FIFA says there no plans to abandon Confederations Cup tournament in Brazil and no discussions have taken place on the issue
— Sky News Newsdesk (@SkyNewsBreak) June 21, 2013
As Tweets of the increasingly large protests in Brazil continue to reveal a country in turmoil, the national football sections are mostly silent. The Guardian leads with news of Arsenal signing Real Madrid forward Gonzalo Higuain, The Daily Mail leads with news of Thiago Alcantara signing for Manchester United for £17 million, and ESPNFC has a lead editorial on the continued vilification of Fernando Torres.
This is not to blame anyone. Football sections are for football, and the reasons for the protests are becoming more and more politically diverse, as is often the pattern with national uprisings. We cannot expect soccer writers to be political scientists.
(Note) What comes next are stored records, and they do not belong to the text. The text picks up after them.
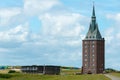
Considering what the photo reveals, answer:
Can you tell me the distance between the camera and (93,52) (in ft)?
574

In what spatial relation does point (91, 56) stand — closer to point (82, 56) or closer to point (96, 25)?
point (82, 56)

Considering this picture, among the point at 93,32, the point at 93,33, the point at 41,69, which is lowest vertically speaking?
the point at 41,69

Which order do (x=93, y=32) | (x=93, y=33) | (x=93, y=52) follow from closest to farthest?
(x=93, y=52)
(x=93, y=32)
(x=93, y=33)

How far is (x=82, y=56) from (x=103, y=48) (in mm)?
11629

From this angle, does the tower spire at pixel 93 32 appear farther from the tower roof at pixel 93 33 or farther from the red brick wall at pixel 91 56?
the red brick wall at pixel 91 56

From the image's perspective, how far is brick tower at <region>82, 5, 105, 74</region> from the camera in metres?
174

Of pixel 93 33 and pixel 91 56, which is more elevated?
pixel 93 33

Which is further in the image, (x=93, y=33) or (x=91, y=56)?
(x=93, y=33)

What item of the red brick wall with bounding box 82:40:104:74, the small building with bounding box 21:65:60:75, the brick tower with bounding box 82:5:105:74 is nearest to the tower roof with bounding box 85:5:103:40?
the brick tower with bounding box 82:5:105:74

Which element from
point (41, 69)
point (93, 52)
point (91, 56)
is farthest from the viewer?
point (93, 52)

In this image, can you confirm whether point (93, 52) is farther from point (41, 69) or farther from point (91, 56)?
point (41, 69)

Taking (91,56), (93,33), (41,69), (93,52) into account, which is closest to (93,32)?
Answer: (93,33)

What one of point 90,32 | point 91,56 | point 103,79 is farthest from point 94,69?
point 103,79

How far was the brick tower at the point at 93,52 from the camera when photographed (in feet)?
571
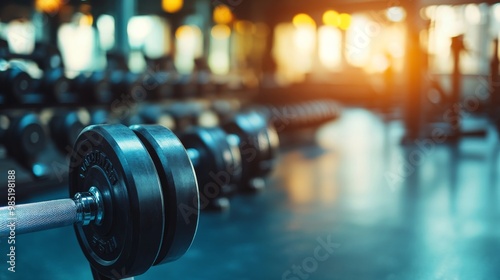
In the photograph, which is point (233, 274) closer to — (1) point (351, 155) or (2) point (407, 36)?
(1) point (351, 155)

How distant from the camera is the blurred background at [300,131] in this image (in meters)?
1.29

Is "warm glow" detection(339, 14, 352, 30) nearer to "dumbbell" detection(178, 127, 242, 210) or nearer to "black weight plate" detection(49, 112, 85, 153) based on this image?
"black weight plate" detection(49, 112, 85, 153)

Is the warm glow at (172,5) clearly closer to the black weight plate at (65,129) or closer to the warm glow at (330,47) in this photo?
the warm glow at (330,47)

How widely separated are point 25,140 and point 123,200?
1.48m

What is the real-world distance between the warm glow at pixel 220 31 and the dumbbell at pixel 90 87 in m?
4.94

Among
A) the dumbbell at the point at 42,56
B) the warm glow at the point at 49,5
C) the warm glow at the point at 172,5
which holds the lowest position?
the dumbbell at the point at 42,56

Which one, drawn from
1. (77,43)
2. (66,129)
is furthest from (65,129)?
(77,43)

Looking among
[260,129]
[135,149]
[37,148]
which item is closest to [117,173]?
[135,149]

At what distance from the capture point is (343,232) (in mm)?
1495

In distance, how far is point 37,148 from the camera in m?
2.14

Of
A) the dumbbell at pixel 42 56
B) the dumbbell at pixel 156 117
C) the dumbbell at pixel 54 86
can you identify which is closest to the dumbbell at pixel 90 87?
the dumbbell at pixel 54 86

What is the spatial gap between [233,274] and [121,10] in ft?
13.5

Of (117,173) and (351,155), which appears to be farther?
(351,155)

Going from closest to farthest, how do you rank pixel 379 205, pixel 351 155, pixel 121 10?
pixel 379 205
pixel 351 155
pixel 121 10
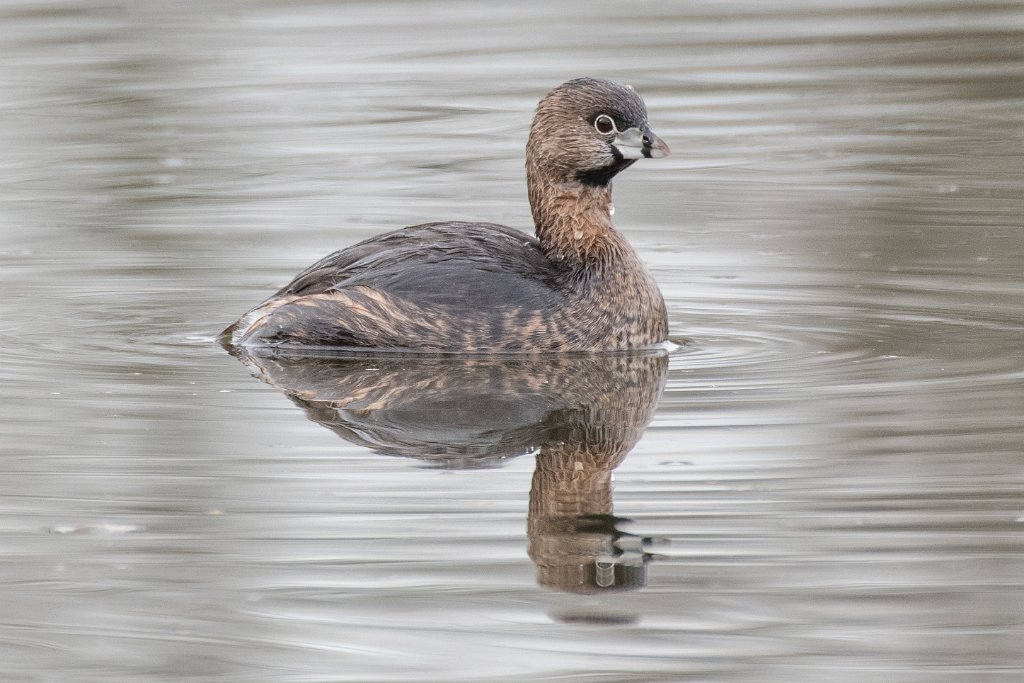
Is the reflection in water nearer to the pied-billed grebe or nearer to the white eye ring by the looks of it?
the pied-billed grebe

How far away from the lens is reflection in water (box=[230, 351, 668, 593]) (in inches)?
242

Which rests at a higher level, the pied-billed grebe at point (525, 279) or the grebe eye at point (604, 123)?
the grebe eye at point (604, 123)

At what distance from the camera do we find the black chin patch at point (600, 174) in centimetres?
940

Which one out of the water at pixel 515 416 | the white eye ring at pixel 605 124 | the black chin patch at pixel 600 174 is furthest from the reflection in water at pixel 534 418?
the white eye ring at pixel 605 124

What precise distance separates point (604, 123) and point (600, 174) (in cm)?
37

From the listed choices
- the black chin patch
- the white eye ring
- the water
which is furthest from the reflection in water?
the white eye ring

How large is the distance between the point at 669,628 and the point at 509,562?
707 millimetres

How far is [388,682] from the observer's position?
5102 mm

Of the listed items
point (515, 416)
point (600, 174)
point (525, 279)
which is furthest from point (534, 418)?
point (600, 174)

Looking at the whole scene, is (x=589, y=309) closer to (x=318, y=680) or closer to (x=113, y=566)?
(x=113, y=566)

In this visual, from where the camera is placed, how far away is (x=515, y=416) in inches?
308

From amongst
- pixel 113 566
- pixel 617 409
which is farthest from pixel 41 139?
→ pixel 113 566

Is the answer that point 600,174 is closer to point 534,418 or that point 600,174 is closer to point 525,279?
point 525,279

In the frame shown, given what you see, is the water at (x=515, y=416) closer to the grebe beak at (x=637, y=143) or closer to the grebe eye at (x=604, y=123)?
the grebe beak at (x=637, y=143)
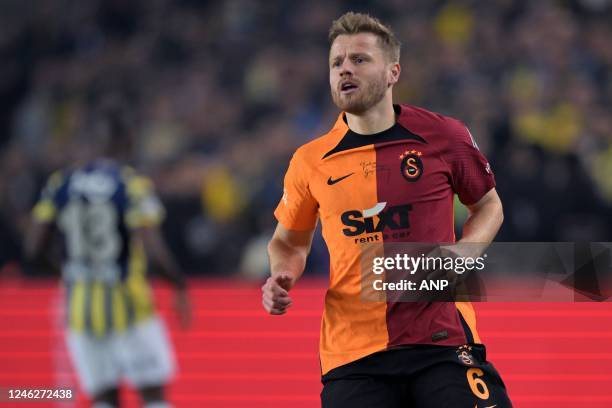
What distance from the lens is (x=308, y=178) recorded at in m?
4.49

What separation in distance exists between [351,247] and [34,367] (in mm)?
3212

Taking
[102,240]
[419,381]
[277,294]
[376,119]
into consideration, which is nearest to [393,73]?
[376,119]

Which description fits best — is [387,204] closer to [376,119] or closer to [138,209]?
[376,119]

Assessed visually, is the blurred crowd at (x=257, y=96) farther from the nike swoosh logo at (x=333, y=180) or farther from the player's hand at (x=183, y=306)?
the nike swoosh logo at (x=333, y=180)

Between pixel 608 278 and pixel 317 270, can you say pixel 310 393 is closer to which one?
pixel 608 278

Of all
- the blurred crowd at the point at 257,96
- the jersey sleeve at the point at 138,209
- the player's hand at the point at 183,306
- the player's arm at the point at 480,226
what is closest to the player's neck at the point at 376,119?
the player's arm at the point at 480,226

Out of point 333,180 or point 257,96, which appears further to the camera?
point 257,96

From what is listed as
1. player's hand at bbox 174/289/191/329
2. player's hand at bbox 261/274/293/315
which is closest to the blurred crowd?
player's hand at bbox 174/289/191/329

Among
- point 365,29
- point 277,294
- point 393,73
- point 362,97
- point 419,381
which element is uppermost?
point 365,29

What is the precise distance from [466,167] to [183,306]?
2773 millimetres

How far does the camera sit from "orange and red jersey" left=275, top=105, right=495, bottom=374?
13.9 feet

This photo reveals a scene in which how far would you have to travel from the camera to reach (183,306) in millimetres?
6691

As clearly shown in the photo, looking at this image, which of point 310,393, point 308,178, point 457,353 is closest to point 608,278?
point 457,353

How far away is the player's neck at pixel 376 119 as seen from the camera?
4.46 meters
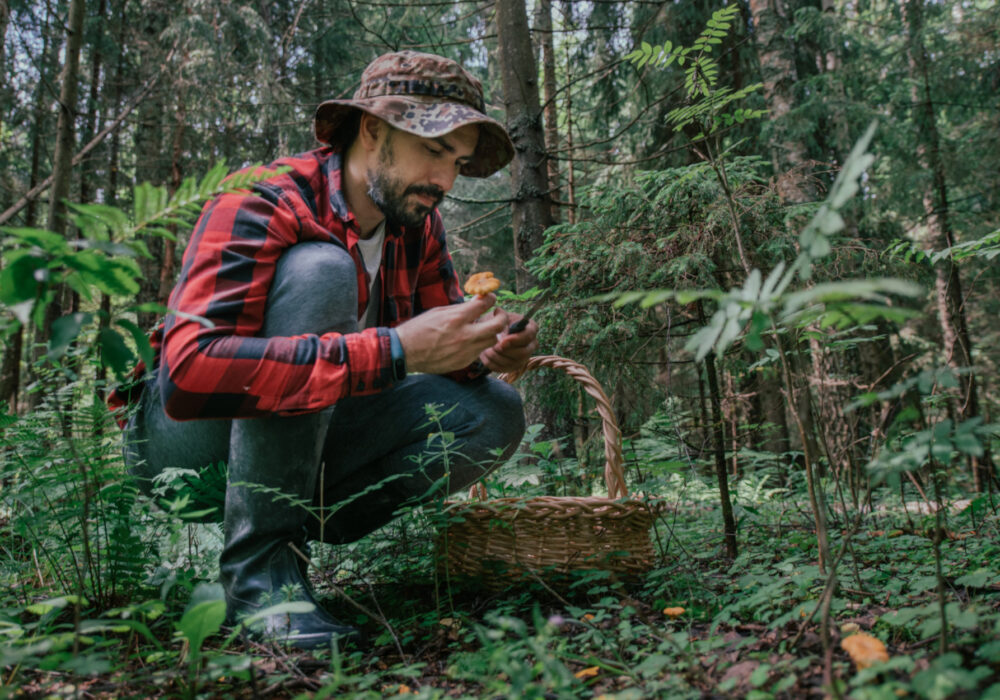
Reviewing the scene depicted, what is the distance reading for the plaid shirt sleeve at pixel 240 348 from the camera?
1663 mm

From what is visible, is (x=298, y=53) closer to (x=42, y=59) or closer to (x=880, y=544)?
(x=42, y=59)

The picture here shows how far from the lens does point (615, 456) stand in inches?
84.1

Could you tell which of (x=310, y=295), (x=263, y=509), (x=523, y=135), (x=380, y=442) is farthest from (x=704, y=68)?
(x=523, y=135)

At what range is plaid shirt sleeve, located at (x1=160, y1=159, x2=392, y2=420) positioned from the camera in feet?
5.46

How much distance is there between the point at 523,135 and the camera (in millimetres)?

For those of them not in Brazil, and for us at home, the only sense of the tournament is a static green pitch with changing teams and changing backgrounds. The stadiums are simply names, as are the cities in which they’re located. Once the game is over, it all disappears. Television separates football from geographical and cultural context.
FIFA understands this. Their interest is not in the well-being of Brazil, but in the World Cup. This is why they required the Brazilian government to override the national Fan Code of Consumer Protection to make way for FIFA’s draconian General Law of the World Cup, allowing for tax-free consumer zones and the end of provisions allowing ticket discounts for students and seniors, all to maximize profits for FIFA.
This is why people like FIFA’s general secretary Jerome Valcke have said in the recent past, “…less democracy is sometimes better for organizing a World Cup.” FIFA regards the world as a giant television studio for its lucrative product, convincing host nations to claw at each other and submit bribes to ExCo members in return for the right to sign over their economic rights and build white elephant stadiums for a month-long tournament.
They did not count of course on the nation of football worshippers to dare question their governments allegiance to the self-interested whims of an unaccountable governing body. Now, the preparatory event is in shambles, the subject of rumours of cancellations. If FIFA want the World Cup to be a celebratory event, they will need to work with the government to allow concessions to satisfy protesters that every day Brazilians will eventually see tangible benefits from the tournament. They’ll need to start right now, today.